Copy out the entries below word for word, leaving out the pictures.

**********

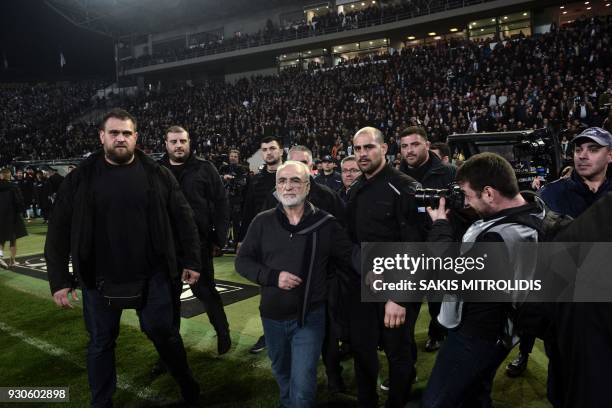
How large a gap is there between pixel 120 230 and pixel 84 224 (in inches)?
8.8

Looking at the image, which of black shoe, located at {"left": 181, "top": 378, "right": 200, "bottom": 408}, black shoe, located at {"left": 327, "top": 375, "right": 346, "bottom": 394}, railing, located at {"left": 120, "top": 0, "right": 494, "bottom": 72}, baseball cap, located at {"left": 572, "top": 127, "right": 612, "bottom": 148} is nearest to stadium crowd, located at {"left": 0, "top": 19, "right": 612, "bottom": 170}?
baseball cap, located at {"left": 572, "top": 127, "right": 612, "bottom": 148}

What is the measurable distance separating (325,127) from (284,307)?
17.9 m

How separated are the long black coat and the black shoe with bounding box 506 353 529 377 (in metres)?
8.63

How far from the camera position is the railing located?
26016 millimetres

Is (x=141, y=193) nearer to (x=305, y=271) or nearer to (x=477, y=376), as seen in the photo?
(x=305, y=271)

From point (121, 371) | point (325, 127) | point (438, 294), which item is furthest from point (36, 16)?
point (438, 294)

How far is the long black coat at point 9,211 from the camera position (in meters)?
8.32

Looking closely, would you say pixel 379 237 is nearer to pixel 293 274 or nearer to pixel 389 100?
pixel 293 274

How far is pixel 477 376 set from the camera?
2.07 m

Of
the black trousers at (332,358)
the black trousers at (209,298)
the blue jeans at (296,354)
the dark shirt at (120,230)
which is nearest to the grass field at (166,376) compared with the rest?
the black trousers at (332,358)

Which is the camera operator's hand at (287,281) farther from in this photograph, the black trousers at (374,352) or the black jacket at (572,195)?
the black jacket at (572,195)

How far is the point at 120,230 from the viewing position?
2.96 metres

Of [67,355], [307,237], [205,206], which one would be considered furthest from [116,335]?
[67,355]

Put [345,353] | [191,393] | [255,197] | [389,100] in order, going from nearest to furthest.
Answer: [191,393] → [345,353] → [255,197] → [389,100]
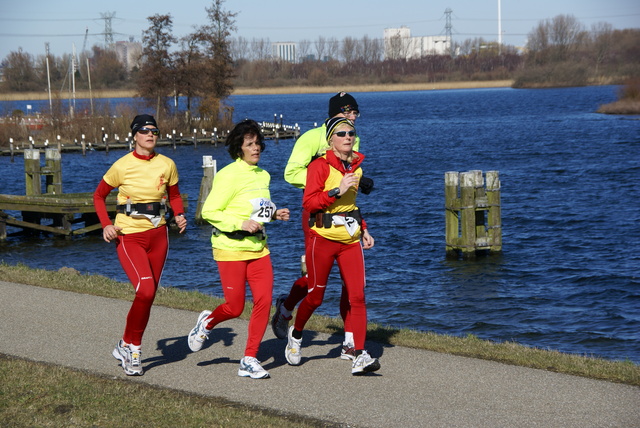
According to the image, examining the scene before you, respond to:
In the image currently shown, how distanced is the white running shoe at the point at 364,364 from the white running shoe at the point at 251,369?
2.31 ft

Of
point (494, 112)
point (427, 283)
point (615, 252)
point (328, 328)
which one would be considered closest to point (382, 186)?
point (615, 252)

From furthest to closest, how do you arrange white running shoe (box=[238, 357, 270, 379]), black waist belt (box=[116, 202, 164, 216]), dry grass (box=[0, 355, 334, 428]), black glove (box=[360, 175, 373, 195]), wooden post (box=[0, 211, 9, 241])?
wooden post (box=[0, 211, 9, 241]), black glove (box=[360, 175, 373, 195]), black waist belt (box=[116, 202, 164, 216]), white running shoe (box=[238, 357, 270, 379]), dry grass (box=[0, 355, 334, 428])

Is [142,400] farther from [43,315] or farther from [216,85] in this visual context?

**********

| Task answer |
How large a gap is there between pixel 120 230 and pixel 84 224 (in inches)?
8.8

Looking at the image, which of black shoe, located at {"left": 181, "top": 378, "right": 200, "bottom": 408}, black shoe, located at {"left": 327, "top": 375, "right": 346, "bottom": 394}, railing, located at {"left": 120, "top": 0, "right": 494, "bottom": 72}, baseball cap, located at {"left": 572, "top": 127, "right": 612, "bottom": 148} is nearest to stadium crowd, located at {"left": 0, "top": 19, "right": 612, "bottom": 170}?
baseball cap, located at {"left": 572, "top": 127, "right": 612, "bottom": 148}

What is the measurable distance separating (325,127) from (284,307)?
17.9 m

How separated are the long black coat and the black shoe with bounding box 506 353 529 377 (in metres)?
8.63

How far from the camera position is the railing located?
26016 millimetres

Is (x=141, y=193) nearer to (x=305, y=271) or nearer to (x=477, y=376), as seen in the photo?
(x=305, y=271)

From point (121, 371) | point (325, 127) | point (438, 294), which item is furthest from point (36, 16)?
point (438, 294)

How far is the long black coat at point 9,211 from the camera position (in meters)?
8.32

Looking closely, would you say pixel 379 237 is nearer to pixel 293 274 or nearer to pixel 389 100?
pixel 293 274

How far is pixel 477 376 set from the camera?
2.07 m

Of
the black trousers at (332,358)
the black trousers at (209,298)
the blue jeans at (296,354)
the dark shirt at (120,230)
which is nearest to the grass field at (166,376) compared with the rest?
the black trousers at (332,358)

Which is the camera operator's hand at (287,281) farther from in this photograph, the black trousers at (374,352) or the black jacket at (572,195)?
the black jacket at (572,195)

How far is the point at 120,230 from the viewing position?
2.96 metres

Of [67,355], [307,237], [205,206], which one would be considered furthest from [116,335]?
[67,355]

Put [345,353] | [191,393] | [255,197] | [389,100] in order, going from nearest to furthest.
Answer: [191,393] → [345,353] → [255,197] → [389,100]
According to the image, examining the scene before you, respond to:
In the image currently shown, how distanced is the white running shoe at the point at 364,364 from the white running shoe at the point at 251,369?
2.31 ft

Of
point (494, 112)
point (427, 283)
point (615, 252)
point (328, 328)
which one would be considered closest to point (382, 186)?
point (615, 252)

From furthest to closest, how do you arrange white running shoe (box=[238, 357, 270, 379]), black waist belt (box=[116, 202, 164, 216]), dry grass (box=[0, 355, 334, 428]), black glove (box=[360, 175, 373, 195]), wooden post (box=[0, 211, 9, 241])?
wooden post (box=[0, 211, 9, 241]), black glove (box=[360, 175, 373, 195]), black waist belt (box=[116, 202, 164, 216]), white running shoe (box=[238, 357, 270, 379]), dry grass (box=[0, 355, 334, 428])

Is [142,400] farther from [43,315] or farther from [216,85] in this visual context?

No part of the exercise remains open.